### Task to complete:
With the pictures left out, reproduce exactly the lines from the one containing "class: Mammalia" through the final line of the entries.

### Extracted data:

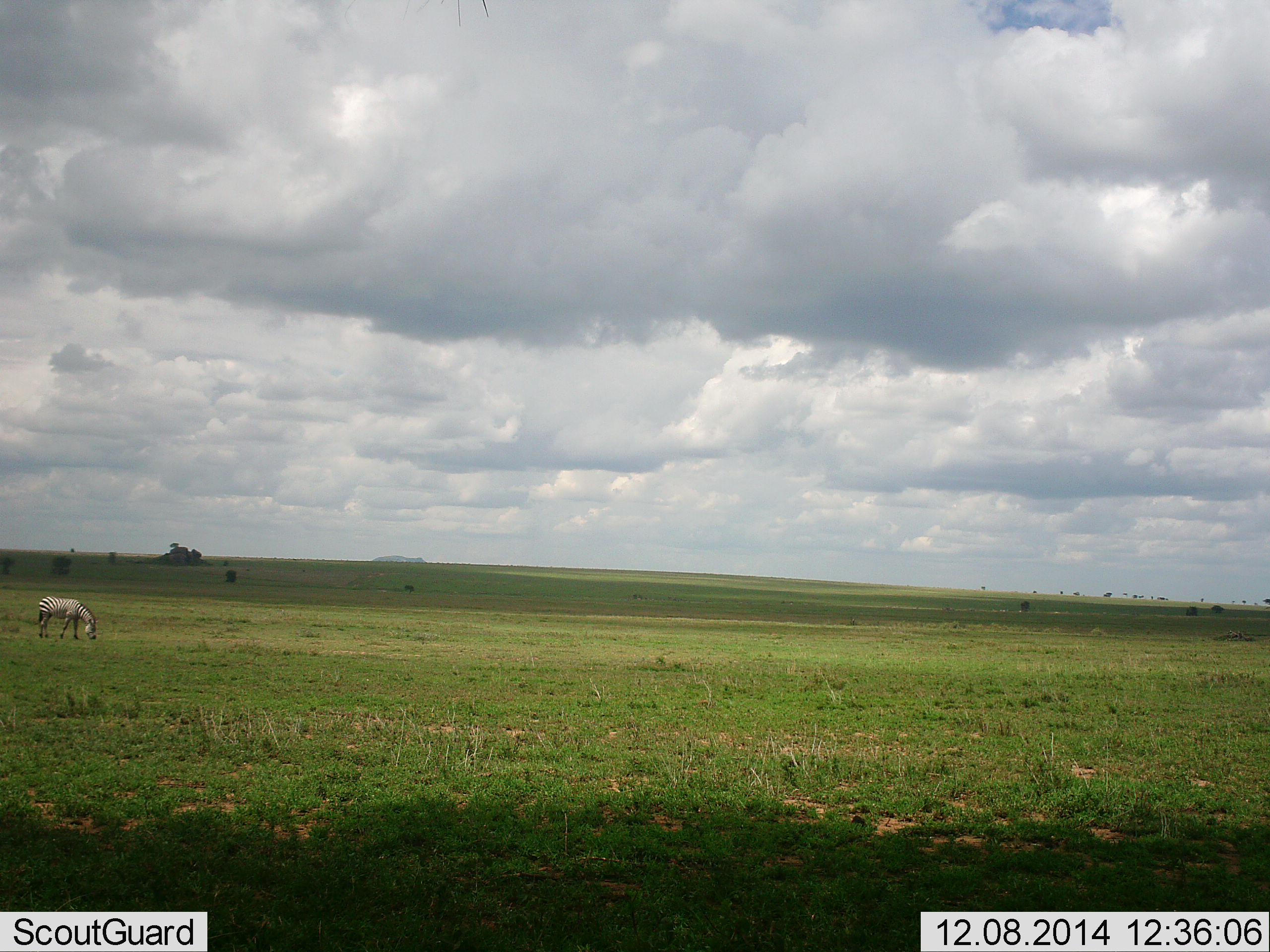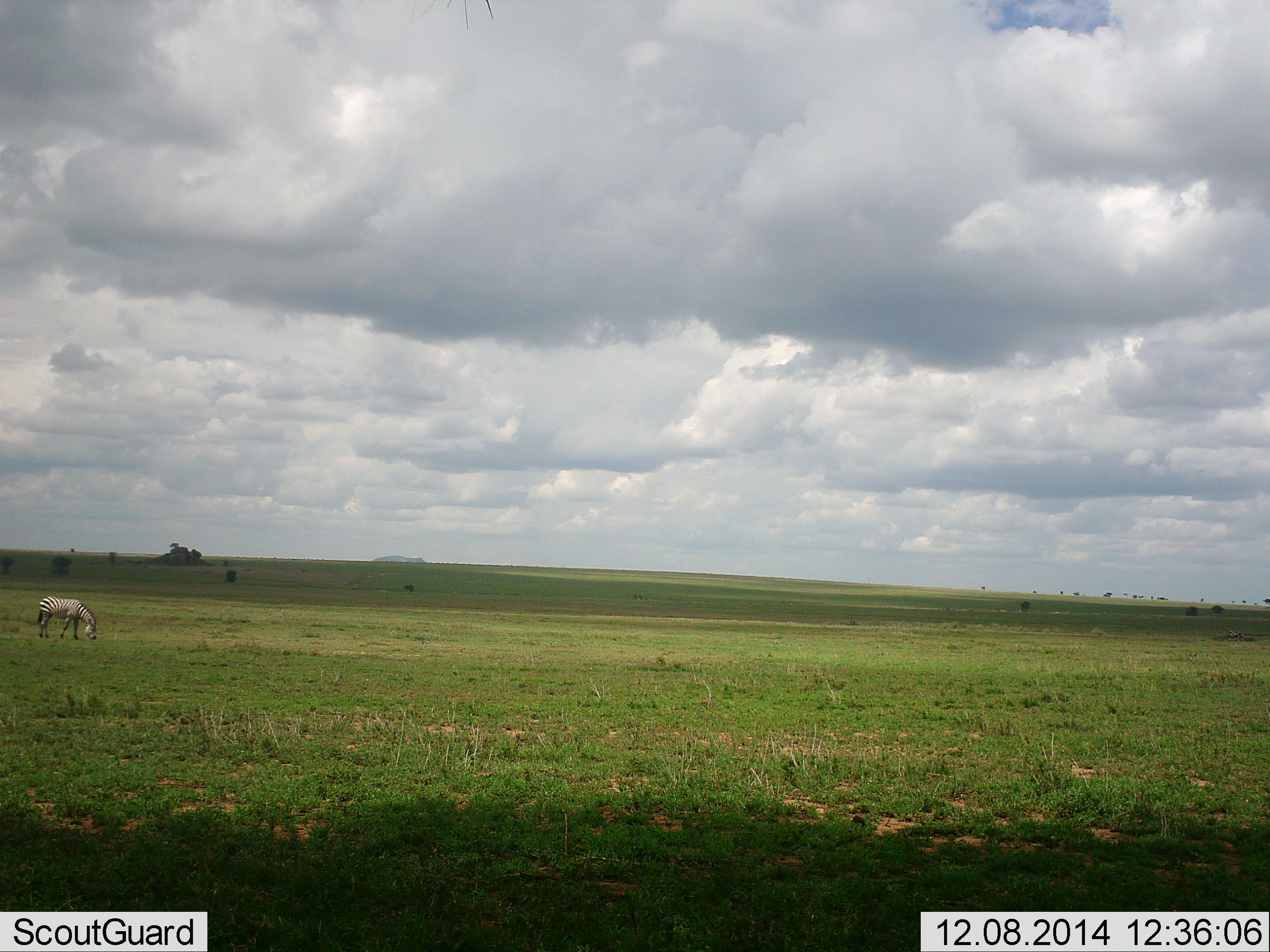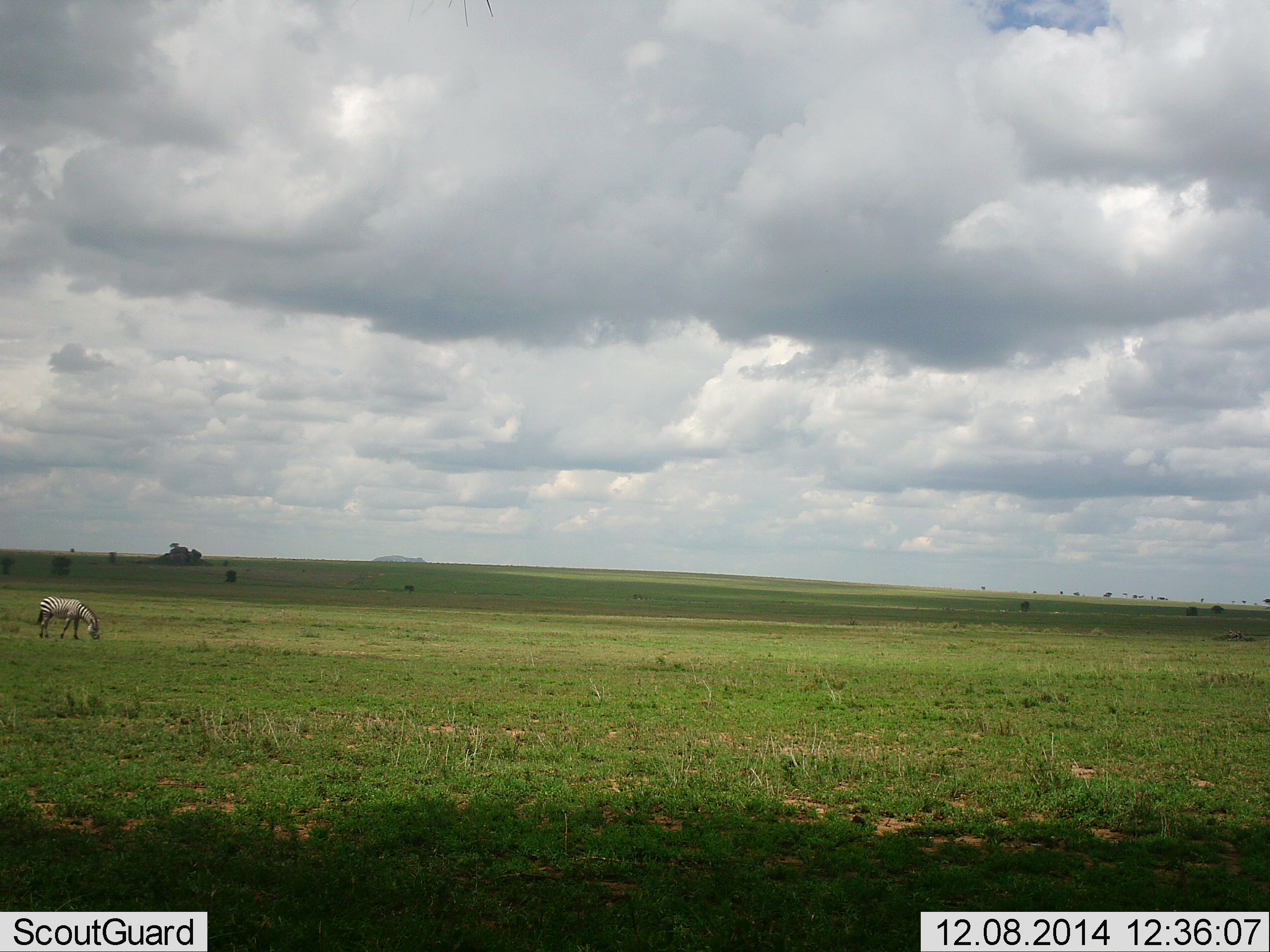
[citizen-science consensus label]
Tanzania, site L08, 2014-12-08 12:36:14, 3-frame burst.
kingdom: Animalia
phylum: Chordata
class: Mammalia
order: Perissodactyla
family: Equidae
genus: Equus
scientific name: Equus quagga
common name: plains zebra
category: zebra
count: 1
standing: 0%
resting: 0%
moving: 0%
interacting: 0%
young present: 0%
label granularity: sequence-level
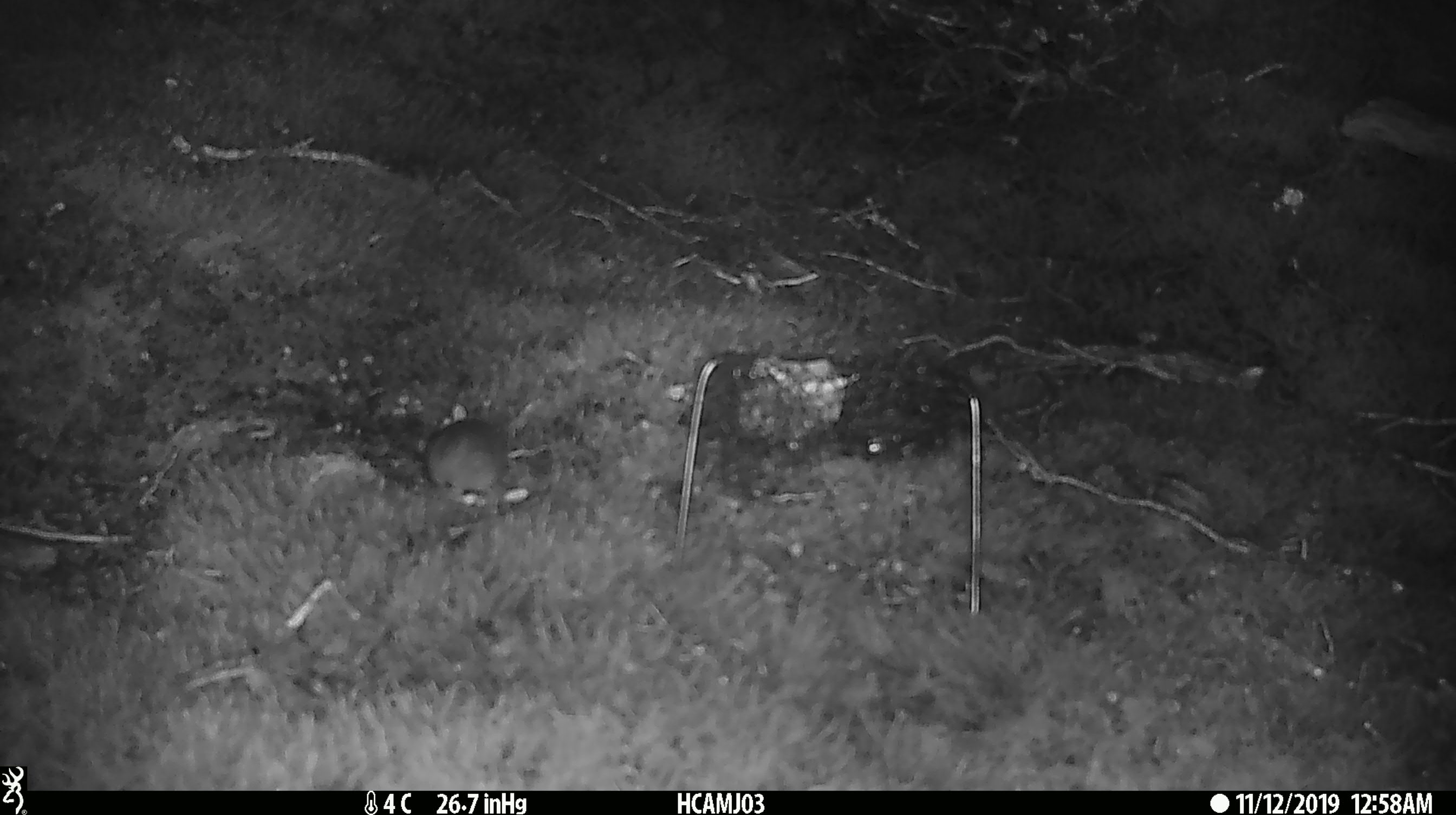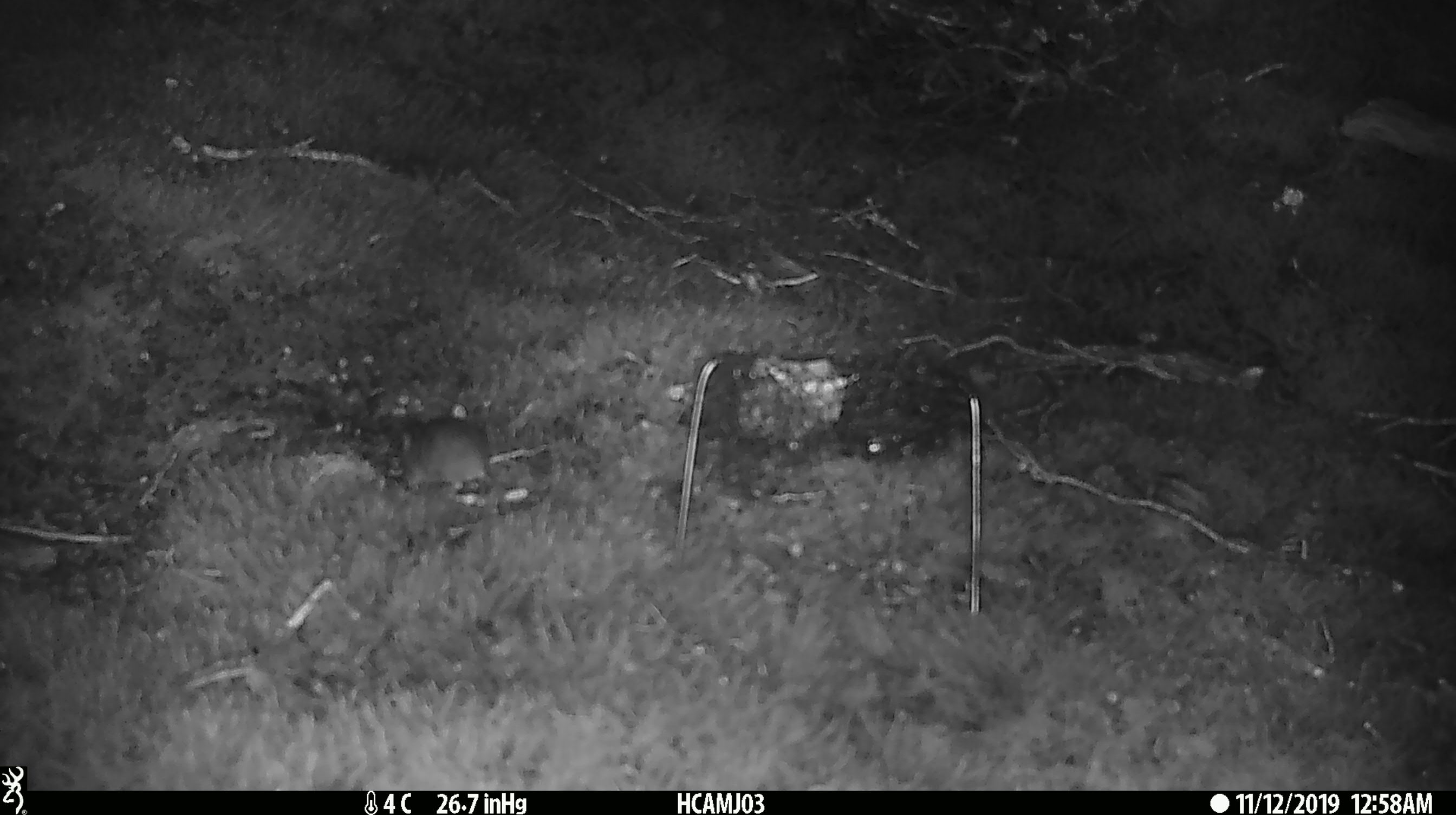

### Exercise output:
class: Mammalia
order: Perissodactyla
family: Equidae
genus: Equus
scientific name: Equus quagga
common name: plains zebra
category: zebra
count: 1
standing: 0%
resting: 0%
moving: 0%
interacting: 0%
young present: 0%
label granularity: sequence-level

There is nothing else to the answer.